Thomas J. Hund, Ph.D., post-doctoral researcher in Pathology ( in Dr. Jeffrey Saffitz laboratory) at the Washington University School of Medicine, and Yoram Rudy, The Fred Saigh Distinguished Professor of Engineering at Washington University, have incorporated the Calcium/Calmodulin-dependent Protein Kinase II (CaMKII) regulatory pathway into their model, improving the understanding of the relationship between calcium handling in cardiac cells and the cell's electrical activity.

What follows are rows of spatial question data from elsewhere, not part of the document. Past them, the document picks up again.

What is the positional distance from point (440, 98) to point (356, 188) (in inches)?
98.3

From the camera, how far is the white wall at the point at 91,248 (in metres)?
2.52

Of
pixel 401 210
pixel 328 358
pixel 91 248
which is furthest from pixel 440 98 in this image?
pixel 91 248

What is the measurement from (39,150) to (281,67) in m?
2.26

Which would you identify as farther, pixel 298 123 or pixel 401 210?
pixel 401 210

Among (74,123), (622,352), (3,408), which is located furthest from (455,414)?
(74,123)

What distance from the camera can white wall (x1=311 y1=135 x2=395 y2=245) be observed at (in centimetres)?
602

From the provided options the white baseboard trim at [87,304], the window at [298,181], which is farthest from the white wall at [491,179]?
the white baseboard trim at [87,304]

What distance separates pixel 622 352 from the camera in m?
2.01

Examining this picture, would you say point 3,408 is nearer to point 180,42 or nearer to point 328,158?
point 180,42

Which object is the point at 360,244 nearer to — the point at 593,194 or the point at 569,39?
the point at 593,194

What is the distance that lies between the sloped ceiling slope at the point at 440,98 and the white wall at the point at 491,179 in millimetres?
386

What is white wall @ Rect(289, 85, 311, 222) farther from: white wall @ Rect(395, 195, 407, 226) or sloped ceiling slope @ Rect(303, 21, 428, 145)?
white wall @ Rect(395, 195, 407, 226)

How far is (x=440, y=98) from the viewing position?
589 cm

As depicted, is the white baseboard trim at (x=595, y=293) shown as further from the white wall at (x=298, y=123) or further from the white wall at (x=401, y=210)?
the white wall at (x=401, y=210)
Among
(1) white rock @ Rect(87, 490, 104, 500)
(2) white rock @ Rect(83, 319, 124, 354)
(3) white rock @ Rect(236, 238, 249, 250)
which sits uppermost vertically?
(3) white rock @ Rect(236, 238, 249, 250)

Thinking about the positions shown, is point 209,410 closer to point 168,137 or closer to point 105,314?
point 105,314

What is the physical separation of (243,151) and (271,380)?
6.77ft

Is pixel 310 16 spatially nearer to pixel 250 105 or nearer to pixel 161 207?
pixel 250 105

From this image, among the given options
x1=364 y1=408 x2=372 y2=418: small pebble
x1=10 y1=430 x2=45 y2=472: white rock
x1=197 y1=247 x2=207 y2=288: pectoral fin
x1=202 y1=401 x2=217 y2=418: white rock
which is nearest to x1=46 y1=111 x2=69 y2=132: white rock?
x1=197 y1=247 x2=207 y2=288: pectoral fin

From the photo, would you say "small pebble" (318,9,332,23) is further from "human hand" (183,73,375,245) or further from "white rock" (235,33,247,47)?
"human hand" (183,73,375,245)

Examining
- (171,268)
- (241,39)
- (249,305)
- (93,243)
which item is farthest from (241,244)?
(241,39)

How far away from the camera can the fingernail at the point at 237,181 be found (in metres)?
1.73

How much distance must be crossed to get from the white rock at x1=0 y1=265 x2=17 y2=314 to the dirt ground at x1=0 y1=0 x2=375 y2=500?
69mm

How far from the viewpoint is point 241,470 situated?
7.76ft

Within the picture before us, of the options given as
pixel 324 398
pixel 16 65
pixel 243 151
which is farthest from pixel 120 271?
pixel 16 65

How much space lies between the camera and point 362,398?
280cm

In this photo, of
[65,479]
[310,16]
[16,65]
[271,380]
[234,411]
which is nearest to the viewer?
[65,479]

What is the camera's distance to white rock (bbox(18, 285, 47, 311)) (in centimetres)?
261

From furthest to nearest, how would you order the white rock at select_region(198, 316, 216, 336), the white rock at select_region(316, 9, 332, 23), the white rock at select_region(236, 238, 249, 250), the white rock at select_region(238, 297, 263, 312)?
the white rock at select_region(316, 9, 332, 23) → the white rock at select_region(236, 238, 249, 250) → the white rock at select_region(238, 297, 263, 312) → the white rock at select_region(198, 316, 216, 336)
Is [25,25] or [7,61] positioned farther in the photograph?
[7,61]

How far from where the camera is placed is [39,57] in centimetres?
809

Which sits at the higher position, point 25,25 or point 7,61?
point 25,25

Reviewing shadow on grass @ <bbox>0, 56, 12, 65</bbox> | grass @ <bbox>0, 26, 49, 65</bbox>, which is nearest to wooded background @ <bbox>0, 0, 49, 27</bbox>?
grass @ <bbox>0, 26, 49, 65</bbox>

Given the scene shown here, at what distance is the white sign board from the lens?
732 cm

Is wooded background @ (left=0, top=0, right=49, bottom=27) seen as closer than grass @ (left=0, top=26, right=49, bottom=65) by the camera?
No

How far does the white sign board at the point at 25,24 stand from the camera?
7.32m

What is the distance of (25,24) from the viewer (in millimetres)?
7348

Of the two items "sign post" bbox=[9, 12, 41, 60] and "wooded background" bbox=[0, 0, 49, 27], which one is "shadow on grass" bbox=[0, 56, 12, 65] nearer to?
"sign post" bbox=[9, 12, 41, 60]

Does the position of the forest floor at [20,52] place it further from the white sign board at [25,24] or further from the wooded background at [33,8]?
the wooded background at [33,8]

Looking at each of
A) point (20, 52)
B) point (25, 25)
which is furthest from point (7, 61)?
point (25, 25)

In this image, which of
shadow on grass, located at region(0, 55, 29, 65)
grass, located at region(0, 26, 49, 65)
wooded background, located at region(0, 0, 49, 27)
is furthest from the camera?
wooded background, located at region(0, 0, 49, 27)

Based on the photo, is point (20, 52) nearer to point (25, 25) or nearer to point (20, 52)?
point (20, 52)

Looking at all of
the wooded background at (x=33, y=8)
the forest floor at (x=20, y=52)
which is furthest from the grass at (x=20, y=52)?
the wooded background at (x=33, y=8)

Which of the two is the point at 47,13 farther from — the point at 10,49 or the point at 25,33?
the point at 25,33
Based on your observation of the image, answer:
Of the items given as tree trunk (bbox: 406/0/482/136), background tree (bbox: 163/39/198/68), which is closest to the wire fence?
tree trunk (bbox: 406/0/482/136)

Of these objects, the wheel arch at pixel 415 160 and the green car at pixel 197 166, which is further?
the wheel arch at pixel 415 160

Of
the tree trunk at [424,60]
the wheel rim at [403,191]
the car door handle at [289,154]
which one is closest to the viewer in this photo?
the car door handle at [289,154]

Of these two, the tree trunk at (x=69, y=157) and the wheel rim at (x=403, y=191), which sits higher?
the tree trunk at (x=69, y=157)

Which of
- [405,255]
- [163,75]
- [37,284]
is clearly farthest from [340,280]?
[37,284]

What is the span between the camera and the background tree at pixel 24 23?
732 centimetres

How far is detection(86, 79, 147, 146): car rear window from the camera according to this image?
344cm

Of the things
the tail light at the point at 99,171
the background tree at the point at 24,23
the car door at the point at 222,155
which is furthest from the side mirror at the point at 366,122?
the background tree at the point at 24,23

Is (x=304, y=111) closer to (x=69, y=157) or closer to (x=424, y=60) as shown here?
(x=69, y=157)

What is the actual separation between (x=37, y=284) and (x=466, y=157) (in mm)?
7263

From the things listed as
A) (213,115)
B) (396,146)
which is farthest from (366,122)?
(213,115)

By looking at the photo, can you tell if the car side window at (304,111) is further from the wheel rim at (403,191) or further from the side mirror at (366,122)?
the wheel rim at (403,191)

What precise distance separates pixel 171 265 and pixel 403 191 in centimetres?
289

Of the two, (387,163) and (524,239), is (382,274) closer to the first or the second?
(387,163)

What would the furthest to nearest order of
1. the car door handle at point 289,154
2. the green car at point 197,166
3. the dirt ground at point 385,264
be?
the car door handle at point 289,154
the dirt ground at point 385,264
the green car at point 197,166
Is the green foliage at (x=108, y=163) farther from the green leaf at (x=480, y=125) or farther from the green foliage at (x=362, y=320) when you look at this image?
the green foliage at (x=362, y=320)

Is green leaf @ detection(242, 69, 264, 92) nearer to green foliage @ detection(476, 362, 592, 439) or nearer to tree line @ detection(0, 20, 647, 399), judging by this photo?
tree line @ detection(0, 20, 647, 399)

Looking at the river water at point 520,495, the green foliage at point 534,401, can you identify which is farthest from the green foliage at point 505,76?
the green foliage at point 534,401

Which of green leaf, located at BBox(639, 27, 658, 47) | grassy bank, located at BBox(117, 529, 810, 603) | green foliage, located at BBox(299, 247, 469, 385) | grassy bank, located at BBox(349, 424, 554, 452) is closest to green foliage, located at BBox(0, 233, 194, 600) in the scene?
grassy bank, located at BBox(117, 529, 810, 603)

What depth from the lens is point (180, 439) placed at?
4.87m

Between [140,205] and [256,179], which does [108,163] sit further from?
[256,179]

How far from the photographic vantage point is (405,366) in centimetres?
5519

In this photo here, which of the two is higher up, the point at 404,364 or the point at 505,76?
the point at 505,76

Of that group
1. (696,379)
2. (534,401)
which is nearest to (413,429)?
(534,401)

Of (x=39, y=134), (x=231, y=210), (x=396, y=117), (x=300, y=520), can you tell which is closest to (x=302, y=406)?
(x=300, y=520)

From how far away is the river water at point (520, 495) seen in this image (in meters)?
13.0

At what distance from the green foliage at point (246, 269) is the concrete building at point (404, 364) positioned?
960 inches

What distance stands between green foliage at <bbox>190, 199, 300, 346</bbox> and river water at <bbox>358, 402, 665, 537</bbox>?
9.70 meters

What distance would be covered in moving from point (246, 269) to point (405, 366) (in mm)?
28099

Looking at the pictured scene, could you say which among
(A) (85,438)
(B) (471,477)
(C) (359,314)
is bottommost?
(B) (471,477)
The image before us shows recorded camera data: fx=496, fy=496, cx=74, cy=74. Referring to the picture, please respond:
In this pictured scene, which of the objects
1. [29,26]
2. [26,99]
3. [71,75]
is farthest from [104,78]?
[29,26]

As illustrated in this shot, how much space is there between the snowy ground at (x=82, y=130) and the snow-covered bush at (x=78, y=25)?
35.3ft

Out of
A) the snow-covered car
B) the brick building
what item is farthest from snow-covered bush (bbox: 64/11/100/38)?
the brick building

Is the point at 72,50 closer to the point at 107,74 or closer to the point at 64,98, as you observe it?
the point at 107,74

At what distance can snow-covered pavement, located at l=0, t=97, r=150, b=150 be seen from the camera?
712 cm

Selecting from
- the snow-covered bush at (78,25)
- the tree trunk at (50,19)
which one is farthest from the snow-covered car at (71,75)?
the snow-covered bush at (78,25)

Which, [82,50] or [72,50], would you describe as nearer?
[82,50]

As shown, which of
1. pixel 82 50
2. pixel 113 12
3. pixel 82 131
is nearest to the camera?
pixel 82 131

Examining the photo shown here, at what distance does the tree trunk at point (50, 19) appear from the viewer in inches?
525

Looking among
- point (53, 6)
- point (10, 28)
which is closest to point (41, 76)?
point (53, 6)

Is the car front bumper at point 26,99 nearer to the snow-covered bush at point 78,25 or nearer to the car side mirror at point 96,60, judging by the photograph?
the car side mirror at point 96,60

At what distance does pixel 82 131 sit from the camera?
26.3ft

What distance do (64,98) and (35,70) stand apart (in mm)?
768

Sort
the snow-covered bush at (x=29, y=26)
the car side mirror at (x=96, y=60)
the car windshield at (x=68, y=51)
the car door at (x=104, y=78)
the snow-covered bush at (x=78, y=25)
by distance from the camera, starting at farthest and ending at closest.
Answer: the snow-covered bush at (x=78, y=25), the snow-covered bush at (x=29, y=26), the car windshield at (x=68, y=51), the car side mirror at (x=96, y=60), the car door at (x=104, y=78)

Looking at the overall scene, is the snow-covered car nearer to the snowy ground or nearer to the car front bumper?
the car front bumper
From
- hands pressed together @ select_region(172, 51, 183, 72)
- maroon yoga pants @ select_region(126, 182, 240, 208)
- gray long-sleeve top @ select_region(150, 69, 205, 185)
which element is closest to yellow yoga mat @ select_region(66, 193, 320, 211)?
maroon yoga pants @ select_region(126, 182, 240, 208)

Normal contraction of the heart relies on normal generation of electrical signals, called action potentials, and their organized spread through cardiac tissue. The normal conduction of action potentials is reliant upon sodium channels. But slow conduction of action potentials that can lead to heart arrhythmias depends on calcium channels, which, in turn, are modulated by cell calcium.

" CaMKII mediates an important regulatory pathway that influences calcium cycling in the cell and modulates many processes involving calcium, including activities of calcium channels" said Rudy. "Having this pathway modeled is a valuable research tool because there is a strong link between abnormalities of calcium handling and cardiac arrhythmias. In addition, being a first mathematical model of a regulatory pathway involved in cell electrophysiology, it can serve as a paradigm for modeling effects of other regulatory pathways on cell function."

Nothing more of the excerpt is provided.